SUPPLEMENTARY INFORMATION
Clone mapping and sequencing of human Chromosome 17. Methods for generation of the clone path and sequence map at the Broad Institute (Whitehead/MIT Center for Genome Research) have been previously described1. The list of 664 clones comprising the tiling path is found in Table S2.
Clone mapping and sequencing of mouse Chromosome 11. Methods for generation of the clone path and sequence map at the Sanger Institute have been previously described2,3. The list of 867 clones comprising the tiling path is found in Table S5.
Quality assessment of clone path and sequence of human Chromosome 17.
We assessed the local accuracy of the clone path of human Chromosome 17 by aligning paired-end sequences from a human Fosmid library (designated WIBR2, representing 10x physical coverage) to the finished sequence4. By identifying discrepancies between the distances between Fosmid ends in the finished sequence and those expected based on insert size constraints, one can detect errors in the clone path4. This analysis revealed no aberrant clones. In addition, an independent quality assessment exercise commissioned by NHGRI5 estimated the accuracy of the finished sequence at better than 1 error in 100,000 bases (J. Schmutz, personal communication).
Several analyses support that nearly the entire euchromatic region of Chromosome 17 is present and accurately represented in the finished sequence. Of the 1266 gene loci (encoding 5589 transcripts) in the well-curated RefSeq6 dataset that have been mapped to Chromosome 17, all are present and complete in the finished sequence. In addition, the finished sequence shows excellent alignment to genetic and radiation hybrid (RH) maps (Figure S1). The clones at 17ptel and 17qtel both contain telomeric (TTAGGG)n repeat sequences. The clones flanking the centromeric gap both contain significant arrays of alpha-centromeric repeats, although neither shows the higher order repeat structure of arrays that distinguishes the true centromeric regions. The genetic map7 shows perfect alignment, with no discrepancies among 179 sequence-based genetic markers (Table S7). The RH map8 shows good agreement, but contains local discrepancies as is expected from its lower resolution (Table S8).

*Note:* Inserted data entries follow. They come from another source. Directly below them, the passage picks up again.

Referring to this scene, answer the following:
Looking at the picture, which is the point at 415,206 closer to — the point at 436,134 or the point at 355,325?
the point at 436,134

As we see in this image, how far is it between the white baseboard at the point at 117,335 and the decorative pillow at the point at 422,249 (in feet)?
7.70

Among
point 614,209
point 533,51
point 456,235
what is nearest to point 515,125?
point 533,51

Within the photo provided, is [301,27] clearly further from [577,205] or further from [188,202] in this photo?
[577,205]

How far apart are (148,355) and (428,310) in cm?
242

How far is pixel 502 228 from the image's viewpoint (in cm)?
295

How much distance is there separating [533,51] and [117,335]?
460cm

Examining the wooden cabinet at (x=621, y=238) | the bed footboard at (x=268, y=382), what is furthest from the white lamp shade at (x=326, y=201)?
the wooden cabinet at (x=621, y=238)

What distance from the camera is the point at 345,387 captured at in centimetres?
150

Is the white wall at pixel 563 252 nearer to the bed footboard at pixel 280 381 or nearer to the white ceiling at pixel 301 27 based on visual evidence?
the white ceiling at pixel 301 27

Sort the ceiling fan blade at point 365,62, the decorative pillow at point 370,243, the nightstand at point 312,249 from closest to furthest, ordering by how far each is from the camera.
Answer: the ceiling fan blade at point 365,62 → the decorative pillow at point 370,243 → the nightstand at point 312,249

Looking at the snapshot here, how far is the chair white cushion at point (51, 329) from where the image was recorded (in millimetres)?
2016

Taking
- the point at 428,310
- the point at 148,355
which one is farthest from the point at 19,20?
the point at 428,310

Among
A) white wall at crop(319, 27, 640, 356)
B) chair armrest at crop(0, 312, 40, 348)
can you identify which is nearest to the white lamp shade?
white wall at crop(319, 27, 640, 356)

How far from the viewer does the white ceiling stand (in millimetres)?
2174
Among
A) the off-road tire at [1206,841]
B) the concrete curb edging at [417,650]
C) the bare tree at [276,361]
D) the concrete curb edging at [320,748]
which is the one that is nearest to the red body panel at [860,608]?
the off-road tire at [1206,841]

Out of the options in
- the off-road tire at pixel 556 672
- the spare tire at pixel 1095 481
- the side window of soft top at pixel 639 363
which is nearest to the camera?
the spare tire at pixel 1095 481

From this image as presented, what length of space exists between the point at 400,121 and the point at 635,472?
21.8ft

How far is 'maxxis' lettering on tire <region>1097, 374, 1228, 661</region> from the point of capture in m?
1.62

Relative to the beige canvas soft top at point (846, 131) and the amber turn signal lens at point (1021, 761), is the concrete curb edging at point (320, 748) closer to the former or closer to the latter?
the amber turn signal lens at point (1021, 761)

Quality assessment of clone path and sequence of mouse Chromosome 11.
We assessed the local accuracy of the clone path of Mouse Chromosome 11 by aligning paired-end sequences from a mouse Fosmid library (designated WIBR1, representing 10x physical coverage) to the finished sequence2. This analysis revealed no aberrant clones. In addition, an independent quality assessment exercise utilizing optical map data with a >20X coverage of mouse 11 highlighted 4 events for further investigation9 (D Schwartz and S. Goldstein, personal communication). All 4 were resolved either by clone re-assembly or replacement of deleted BACs within the tilepath.
Several analyses support that nearly the entire euchromatic region of Chromosome 11 is present and accurately represented in the finished sequence. Of the 1486 RefSeq6 genes that have been mapped to Chromosome 11, all are present and complete in the finished sequence. In addition, the finished sequence shows excellent alignment to genetic and RH maps (Figure S1). The genetic map10 shows perfect alignment, with no discrepancies among ~320 sequence-based genetic markers (Table S9). The RH map11 shows good agreement, but contains local discrepancies as is expected from its lower resolution (Table S10).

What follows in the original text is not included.